「素材」への敬意と感謝

時に編集者の立場になる自分自身への戒めも込めて、の話なんだけど。

編集の仕事では、文章や写真、イラストなど、いろんな素材を組み合わせながら、本や雑誌の形に仕上げていく。だが、ともすると編集者は、こうしたものを本当に単なる「素材」としてしか見なさなくなってしまいがちになる。その結果、それらをぞんざいに扱って、ライターや写真家、イラストレーターをすっかり失望させてしまうことも少なくない。
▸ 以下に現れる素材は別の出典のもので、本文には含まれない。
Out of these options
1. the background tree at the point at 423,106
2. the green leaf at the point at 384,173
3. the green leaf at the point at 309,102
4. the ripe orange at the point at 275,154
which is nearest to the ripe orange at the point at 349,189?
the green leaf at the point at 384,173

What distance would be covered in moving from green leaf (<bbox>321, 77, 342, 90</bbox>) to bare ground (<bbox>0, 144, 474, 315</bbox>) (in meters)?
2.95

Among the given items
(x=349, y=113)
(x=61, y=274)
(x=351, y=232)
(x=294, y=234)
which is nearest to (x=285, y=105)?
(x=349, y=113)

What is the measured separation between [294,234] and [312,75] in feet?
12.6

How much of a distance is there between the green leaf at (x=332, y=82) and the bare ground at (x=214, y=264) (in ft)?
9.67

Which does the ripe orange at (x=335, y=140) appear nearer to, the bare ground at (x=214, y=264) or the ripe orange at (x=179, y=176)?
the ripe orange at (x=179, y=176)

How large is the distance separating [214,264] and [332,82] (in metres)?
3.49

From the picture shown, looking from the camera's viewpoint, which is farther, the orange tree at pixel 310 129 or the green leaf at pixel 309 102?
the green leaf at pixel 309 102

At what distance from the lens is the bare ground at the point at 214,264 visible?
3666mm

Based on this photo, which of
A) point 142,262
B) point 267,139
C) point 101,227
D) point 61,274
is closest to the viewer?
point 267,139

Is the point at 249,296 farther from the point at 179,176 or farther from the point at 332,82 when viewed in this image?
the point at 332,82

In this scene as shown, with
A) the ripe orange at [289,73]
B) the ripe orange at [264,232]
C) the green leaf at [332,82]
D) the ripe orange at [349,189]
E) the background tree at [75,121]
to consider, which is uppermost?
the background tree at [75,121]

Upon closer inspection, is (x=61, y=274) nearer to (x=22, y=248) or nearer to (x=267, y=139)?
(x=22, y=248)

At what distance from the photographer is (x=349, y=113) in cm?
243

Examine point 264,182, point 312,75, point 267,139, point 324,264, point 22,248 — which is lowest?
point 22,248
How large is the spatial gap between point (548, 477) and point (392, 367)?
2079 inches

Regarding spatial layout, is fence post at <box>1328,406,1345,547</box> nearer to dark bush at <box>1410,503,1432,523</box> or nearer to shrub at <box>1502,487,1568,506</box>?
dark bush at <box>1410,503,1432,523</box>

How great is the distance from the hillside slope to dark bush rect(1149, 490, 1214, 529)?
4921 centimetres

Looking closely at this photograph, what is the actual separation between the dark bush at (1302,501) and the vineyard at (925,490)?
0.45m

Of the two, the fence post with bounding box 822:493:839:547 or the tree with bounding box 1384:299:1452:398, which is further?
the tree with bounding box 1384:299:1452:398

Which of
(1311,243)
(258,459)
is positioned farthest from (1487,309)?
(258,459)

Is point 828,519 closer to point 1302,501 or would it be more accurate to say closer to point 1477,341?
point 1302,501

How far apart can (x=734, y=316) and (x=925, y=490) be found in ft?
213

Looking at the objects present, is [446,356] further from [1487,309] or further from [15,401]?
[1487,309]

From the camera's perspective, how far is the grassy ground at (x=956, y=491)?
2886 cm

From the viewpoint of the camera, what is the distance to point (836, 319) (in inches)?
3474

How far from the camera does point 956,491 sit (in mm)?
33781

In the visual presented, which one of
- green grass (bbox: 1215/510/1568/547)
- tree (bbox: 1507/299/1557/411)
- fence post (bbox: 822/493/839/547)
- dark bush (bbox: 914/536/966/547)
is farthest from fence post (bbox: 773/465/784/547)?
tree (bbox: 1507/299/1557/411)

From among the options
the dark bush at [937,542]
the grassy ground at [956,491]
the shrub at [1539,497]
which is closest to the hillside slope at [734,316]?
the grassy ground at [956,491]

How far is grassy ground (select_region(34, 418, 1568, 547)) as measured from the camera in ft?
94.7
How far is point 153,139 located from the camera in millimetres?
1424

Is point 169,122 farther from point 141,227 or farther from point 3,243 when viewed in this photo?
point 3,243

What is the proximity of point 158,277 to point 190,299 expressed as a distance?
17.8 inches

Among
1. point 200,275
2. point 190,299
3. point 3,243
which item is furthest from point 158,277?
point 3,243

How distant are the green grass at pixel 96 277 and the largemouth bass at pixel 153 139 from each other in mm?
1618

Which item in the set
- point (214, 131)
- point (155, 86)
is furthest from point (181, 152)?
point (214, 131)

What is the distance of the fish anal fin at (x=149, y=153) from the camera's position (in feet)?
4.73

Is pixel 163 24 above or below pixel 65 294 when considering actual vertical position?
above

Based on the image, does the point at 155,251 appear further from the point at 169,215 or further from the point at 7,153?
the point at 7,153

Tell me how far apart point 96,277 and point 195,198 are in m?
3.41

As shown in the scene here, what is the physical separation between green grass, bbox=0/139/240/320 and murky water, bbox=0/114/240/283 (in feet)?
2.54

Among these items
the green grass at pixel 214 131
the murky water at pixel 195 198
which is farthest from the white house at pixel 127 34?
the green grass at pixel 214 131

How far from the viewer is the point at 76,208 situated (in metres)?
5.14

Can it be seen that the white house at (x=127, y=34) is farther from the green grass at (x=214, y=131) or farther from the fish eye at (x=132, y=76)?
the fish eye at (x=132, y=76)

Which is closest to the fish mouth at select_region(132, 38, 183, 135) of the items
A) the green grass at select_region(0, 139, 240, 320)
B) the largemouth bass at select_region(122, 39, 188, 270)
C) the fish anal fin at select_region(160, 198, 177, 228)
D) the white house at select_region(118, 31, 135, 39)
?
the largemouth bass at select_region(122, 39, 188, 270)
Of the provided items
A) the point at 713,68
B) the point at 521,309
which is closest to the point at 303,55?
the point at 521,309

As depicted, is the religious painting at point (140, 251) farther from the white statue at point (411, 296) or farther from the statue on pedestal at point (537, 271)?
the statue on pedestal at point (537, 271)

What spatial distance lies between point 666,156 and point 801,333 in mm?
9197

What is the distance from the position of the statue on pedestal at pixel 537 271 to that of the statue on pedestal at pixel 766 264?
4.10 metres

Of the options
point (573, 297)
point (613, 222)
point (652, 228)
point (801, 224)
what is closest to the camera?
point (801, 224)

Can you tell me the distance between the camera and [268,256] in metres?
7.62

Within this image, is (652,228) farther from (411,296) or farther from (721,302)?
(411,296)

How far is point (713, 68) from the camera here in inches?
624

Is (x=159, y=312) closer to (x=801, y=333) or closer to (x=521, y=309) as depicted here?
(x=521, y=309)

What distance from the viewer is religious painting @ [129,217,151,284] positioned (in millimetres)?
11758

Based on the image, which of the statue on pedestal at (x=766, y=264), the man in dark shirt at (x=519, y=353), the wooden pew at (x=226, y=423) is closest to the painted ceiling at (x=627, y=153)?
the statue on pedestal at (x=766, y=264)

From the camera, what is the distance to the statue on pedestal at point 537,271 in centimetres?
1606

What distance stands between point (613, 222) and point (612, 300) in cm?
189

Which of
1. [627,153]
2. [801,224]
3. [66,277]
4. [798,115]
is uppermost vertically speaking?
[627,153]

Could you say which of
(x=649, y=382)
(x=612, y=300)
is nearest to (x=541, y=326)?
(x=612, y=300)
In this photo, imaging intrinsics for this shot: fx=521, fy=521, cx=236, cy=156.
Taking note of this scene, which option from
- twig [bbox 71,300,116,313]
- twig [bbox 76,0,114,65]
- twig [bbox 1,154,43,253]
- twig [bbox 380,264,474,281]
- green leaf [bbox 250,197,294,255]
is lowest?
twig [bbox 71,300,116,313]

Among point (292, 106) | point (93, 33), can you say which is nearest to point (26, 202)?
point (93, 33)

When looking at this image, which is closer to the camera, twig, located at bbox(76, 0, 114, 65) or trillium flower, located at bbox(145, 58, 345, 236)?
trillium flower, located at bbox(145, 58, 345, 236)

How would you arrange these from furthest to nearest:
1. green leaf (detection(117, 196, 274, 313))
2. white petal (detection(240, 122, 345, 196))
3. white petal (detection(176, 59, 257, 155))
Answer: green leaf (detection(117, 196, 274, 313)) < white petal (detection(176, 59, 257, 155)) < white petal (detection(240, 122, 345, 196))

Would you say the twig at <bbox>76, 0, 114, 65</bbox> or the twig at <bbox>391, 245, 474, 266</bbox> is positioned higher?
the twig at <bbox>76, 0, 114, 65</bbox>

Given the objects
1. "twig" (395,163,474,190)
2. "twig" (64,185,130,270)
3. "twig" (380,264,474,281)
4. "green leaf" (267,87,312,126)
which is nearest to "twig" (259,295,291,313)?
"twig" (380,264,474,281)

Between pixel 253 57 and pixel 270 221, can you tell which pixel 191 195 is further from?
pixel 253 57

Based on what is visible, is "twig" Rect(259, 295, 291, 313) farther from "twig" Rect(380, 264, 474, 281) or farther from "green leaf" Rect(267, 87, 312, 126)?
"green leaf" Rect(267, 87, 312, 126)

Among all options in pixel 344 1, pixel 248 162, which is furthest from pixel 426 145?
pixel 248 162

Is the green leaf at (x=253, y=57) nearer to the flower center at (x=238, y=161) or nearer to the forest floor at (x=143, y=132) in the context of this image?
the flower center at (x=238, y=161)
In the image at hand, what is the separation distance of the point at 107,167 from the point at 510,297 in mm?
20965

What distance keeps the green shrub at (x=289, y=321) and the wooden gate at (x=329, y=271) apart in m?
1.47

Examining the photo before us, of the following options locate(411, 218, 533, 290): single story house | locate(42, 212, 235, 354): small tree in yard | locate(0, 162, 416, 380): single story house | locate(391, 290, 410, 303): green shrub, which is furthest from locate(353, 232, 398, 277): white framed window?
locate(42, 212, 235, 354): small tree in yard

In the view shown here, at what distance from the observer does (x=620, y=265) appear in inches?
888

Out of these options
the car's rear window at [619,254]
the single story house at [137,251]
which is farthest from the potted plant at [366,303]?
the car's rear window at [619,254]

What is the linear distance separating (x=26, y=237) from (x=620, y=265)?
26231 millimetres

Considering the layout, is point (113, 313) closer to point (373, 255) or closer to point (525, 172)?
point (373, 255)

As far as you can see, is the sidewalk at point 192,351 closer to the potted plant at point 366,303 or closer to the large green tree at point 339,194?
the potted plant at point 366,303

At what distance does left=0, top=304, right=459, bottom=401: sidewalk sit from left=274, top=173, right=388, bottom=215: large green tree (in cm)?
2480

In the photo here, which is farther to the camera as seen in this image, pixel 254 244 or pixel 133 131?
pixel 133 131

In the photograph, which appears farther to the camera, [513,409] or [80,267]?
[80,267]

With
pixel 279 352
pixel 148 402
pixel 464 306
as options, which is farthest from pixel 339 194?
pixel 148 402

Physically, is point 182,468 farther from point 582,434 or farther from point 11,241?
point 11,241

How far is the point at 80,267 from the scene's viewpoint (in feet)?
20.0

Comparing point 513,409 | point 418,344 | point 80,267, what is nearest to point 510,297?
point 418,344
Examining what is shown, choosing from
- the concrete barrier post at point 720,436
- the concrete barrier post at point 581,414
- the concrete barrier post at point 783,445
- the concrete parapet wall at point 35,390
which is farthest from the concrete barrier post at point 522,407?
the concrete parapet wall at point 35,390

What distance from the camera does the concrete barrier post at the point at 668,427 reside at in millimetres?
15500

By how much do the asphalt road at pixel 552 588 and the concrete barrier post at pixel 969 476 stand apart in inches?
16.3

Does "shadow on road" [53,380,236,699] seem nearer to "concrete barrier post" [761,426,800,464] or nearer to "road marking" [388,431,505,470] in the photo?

「素材」に問題があるから手を加えたんだ、それが編集者の仕事だ、という人がいるのもわかる。でも、ライターや写真家が憤慨するような扱い方をせざるを得なくなったのなら、ライターや写真家側に手抜かりがあったならともかく、でなければ最初の仕事の発注時点で問題があったからだ、と僕は思う。その場合、編集者はちゃんと謝罪しなければならない。

編集者は、ライター、写真家、イラストレーター、デザイナー、その他のスタッフが提供してくれる成果に対して、常に敬意と感謝を持たなければならない。ライターは一文字一文字に、写真家やイラストレーターは1ピクセルごとに、それぞれの思いを込めている。最終的なゴールを目指していく時、編集者は途中でさまざまな決断を下す必要に迫られるけれど、その中でもけっして、関係するスタッフの気持をうかつに踏みにじるようなことはしてはならないと思う。

常に敬意と感謝を忘れずに。改めて、自分自身への戒めも込めて。